# Requirement:
Rewrite the items below, changing every "camera" to "lens" and leaving everything else as it is.

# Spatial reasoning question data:

- - - -

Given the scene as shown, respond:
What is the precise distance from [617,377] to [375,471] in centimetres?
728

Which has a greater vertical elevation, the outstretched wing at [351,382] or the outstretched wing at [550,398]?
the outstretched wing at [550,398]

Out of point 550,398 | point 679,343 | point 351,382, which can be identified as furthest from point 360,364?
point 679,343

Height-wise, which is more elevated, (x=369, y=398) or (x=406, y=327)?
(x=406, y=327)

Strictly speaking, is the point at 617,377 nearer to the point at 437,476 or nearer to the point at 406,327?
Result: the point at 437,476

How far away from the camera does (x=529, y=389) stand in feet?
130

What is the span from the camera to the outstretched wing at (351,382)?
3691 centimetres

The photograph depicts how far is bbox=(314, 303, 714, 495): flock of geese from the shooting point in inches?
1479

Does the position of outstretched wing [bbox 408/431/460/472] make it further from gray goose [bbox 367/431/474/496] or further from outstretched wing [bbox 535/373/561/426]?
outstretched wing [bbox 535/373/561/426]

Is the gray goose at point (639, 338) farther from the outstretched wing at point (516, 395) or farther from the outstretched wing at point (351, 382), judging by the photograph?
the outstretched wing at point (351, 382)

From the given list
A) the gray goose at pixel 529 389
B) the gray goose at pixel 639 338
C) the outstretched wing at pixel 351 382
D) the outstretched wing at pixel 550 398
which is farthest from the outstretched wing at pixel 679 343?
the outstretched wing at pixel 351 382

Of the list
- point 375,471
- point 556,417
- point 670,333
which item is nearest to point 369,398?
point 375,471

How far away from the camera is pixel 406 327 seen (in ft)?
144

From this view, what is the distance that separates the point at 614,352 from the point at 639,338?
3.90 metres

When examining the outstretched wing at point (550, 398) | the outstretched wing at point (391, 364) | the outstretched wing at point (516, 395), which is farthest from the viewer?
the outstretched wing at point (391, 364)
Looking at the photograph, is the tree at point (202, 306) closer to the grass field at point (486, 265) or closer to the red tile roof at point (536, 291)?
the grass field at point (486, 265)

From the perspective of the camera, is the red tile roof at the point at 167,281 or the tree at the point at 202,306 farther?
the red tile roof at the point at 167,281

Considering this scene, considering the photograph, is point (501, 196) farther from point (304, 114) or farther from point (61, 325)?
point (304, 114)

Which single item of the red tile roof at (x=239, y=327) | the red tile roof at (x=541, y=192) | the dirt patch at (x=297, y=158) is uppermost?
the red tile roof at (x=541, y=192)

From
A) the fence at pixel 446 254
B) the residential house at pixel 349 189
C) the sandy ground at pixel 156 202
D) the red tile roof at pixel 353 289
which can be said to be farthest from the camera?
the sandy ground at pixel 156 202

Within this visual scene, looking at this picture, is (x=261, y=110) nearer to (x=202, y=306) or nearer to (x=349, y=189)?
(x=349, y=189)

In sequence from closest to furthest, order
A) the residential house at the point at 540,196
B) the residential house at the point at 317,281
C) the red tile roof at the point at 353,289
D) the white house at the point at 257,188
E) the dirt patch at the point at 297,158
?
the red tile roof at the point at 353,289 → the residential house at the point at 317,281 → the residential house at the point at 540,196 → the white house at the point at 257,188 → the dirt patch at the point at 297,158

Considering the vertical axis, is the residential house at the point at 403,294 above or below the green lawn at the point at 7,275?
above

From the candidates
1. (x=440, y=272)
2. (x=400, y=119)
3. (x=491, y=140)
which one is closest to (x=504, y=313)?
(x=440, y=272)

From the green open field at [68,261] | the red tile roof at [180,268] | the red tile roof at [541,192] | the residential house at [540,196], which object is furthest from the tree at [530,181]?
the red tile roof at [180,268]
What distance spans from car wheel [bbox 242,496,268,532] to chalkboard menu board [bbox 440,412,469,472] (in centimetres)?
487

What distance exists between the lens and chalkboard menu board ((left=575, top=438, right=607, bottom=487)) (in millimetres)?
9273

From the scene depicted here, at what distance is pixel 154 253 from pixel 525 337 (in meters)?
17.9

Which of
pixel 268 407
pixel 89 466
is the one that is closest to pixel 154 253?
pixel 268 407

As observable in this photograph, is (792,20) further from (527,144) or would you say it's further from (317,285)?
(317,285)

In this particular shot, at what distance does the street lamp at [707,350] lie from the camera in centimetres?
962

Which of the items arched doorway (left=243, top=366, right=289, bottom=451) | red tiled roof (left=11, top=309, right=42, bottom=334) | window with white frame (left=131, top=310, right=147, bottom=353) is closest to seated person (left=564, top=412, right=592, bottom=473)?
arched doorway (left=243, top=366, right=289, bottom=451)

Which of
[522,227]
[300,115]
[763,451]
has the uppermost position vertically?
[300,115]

- - - -

# Answer to this exercise:
Given the scene as shown, respond:
What is the precise distance from [617,377] to [375,471] in centimetres?
728

Which has a greater vertical elevation, the outstretched wing at [351,382] or the outstretched wing at [550,398]?
the outstretched wing at [550,398]

Out of point 550,398 | point 679,343 | point 351,382, which can be identified as furthest from point 360,364?
point 679,343

Height-wise, which is more elevated, (x=369, y=398) or (x=406, y=327)?
(x=406, y=327)

Strictly speaking, is the point at 617,377 nearer to the point at 437,476 or nearer to the point at 406,327?
Result: the point at 437,476

How far away from the lens does (x=529, y=389) stand in feet?
130

What is the span from the lens to the outstretched wing at (351,382)?
3691 centimetres

The photograph depicts how far is bbox=(314, 303, 714, 495): flock of geese from the shooting point in inches?
1479

Does the position of outstretched wing [bbox 408/431/460/472] make it further from gray goose [bbox 367/431/474/496] or further from outstretched wing [bbox 535/373/561/426]?
outstretched wing [bbox 535/373/561/426]

Is the gray goose at point (639, 338) farther from the outstretched wing at point (516, 395) or farther from the outstretched wing at point (351, 382), judging by the photograph?
the outstretched wing at point (351, 382)

From the given list
A) the gray goose at pixel 529 389
B) the gray goose at pixel 639 338
C) the outstretched wing at pixel 351 382
D) the outstretched wing at pixel 550 398
which is farthest from the outstretched wing at pixel 679 343?
the outstretched wing at pixel 351 382

Of the list
- point 375,471
- point 556,417
- point 670,333
which item is nearest to point 369,398?
point 375,471

How far away from the lens is pixel 406 327 seen (in ft)?
144

From this view, what is the distance that separates the point at 614,352 from the point at 639,338?
3.90 metres

When examining the outstretched wing at point (550, 398) | the outstretched wing at point (391, 364) | the outstretched wing at point (516, 395), which is farthest from the viewer?
the outstretched wing at point (391, 364)
Looking at the photograph, is the tree at point (202, 306) closer to the grass field at point (486, 265) or closer to the red tile roof at point (536, 291)?
the grass field at point (486, 265)

From the perspective of the lens, is the red tile roof at the point at 167,281 or the tree at the point at 202,306 farther?
the red tile roof at the point at 167,281

Considering this scene, considering the photograph, is point (501, 196) farther from point (304, 114) or farther from point (61, 325)?
point (304, 114)

Which single item of the red tile roof at (x=239, y=327) | the red tile roof at (x=541, y=192) | the dirt patch at (x=297, y=158) is uppermost?
the red tile roof at (x=541, y=192)

From
A) the fence at pixel 446 254
B) the residential house at pixel 349 189
C) the sandy ground at pixel 156 202
D) the red tile roof at pixel 353 289
which can be said to be farthest from the lens?
the sandy ground at pixel 156 202

Within this visual scene, looking at this picture, is (x=261, y=110) nearer to (x=202, y=306) or nearer to (x=349, y=189)?
(x=349, y=189)

In sequence from closest to furthest, order
A) the residential house at the point at 540,196
B) the residential house at the point at 317,281
C) the red tile roof at the point at 353,289
D) the white house at the point at 257,188
E) the dirt patch at the point at 297,158
?
the red tile roof at the point at 353,289 → the residential house at the point at 317,281 → the residential house at the point at 540,196 → the white house at the point at 257,188 → the dirt patch at the point at 297,158

Considering the vertical axis, is the residential house at the point at 403,294 above or below the green lawn at the point at 7,275?
above

From the candidates
1. (x=440, y=272)
2. (x=400, y=119)
3. (x=491, y=140)
which one is closest to (x=504, y=313)?
(x=440, y=272)

From the green open field at [68,261] | the red tile roof at [180,268] | the red tile roof at [541,192] | the residential house at [540,196], which object is furthest from the tree at [530,181]?
the red tile roof at [180,268]
What distance spans from car wheel [bbox 242,496,268,532] to chalkboard menu board [bbox 440,412,469,472] (in centimetres)?
487

What distance exists between the lens and chalkboard menu board ((left=575, top=438, right=607, bottom=487)) (in millimetres)?
9273

From the scene depicted here, at what distance is pixel 154 253 from pixel 525 337 (in meters)?
17.9

Which of
pixel 268 407
pixel 89 466
is the one that is closest to pixel 154 253?
pixel 268 407

As observable in this photograph, is (792,20) further from (527,144) or would you say it's further from (317,285)?
(317,285)

In this particular shot, at what distance does the street lamp at [707,350] lie from the lens in centimetres?
962

Which of the items arched doorway (left=243, top=366, right=289, bottom=451) | red tiled roof (left=11, top=309, right=42, bottom=334) | window with white frame (left=131, top=310, right=147, bottom=353) is closest to seated person (left=564, top=412, right=592, bottom=473)?
arched doorway (left=243, top=366, right=289, bottom=451)

Which of
[522,227]
[300,115]
[763,451]
has the uppermost position vertically?
[300,115]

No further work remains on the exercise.